The Los Angeles Department of Water and Power, the nation’s largest municipal utility, agreed to settle a lawsuit by paying $160 million in cash and credits for allegedly overcharging public agencies for more than a decade.
The settlement with the state attorney general’s office is nearly $64 million less than the damages awarded by a judge last year, but the office said it was willing to take less money to avoid what promised to be a lengthy appeals process.
The utility agreed to pay the settlement in cash and energy credits and provide money for energy-efficiency upgrades to various agencies it allegedly overcharged. The largest share goes to the Los Angeles Unified School District, with more than $25 million in cash and $28 million for energy upgrades.
“Los Angeles Water and Power was not following the law,” said state Attorney General Jerry Brown. “They were charging fees that were not permitted. Now we can distribute some badly needed funds.”
The settlement includes $67.8 million that will be placed in a restricted account and used to implement programs to lower power consumption, utility officials said.
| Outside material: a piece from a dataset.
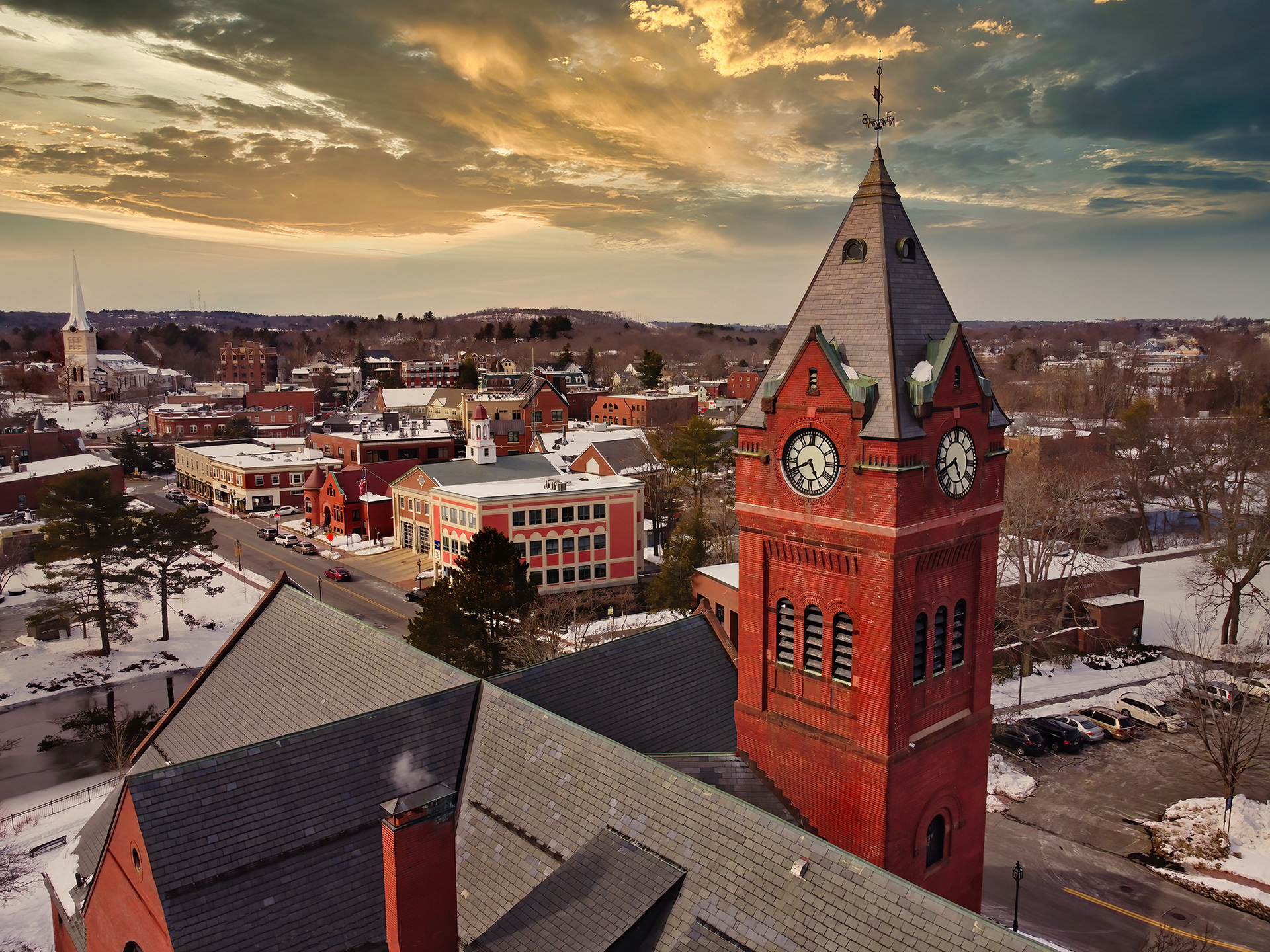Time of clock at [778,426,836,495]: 4:40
The rest of the money and credits will be distributed to Los Angeles County, the Metropolitan Transportation Authority, the Community College District, UCLA and the state.
“We are pleased to have fashioned an agreement which will enable energy efficiency improvements and overall lowered energy usage for the plaintiffs in this action,” said H. David Nahai, the utility’ chief executive. “We can also take comfort in the fact that the involved parties are government entities whose constituents are largely LADWP customers.”
A Superior Court judge in June 2007 had ordered the utility to pay more than $223.8 million in damages for overcharges dating back to at least 1988.
Deputy Attorney General Jacqueline Dale said the settlement was reached in anticipation of the utility filing an appeal. She said the case could have lasted for years and gone to the state Supreme Court.
The judge’s ruling came after a six-week trial in which several public agencies claimed the DWP was improperly charging its customers and passed on the overcharges to the City Council to fund city programs.
The judge found the transfer of funds from the DWP to the city treasury was a prohibited tax.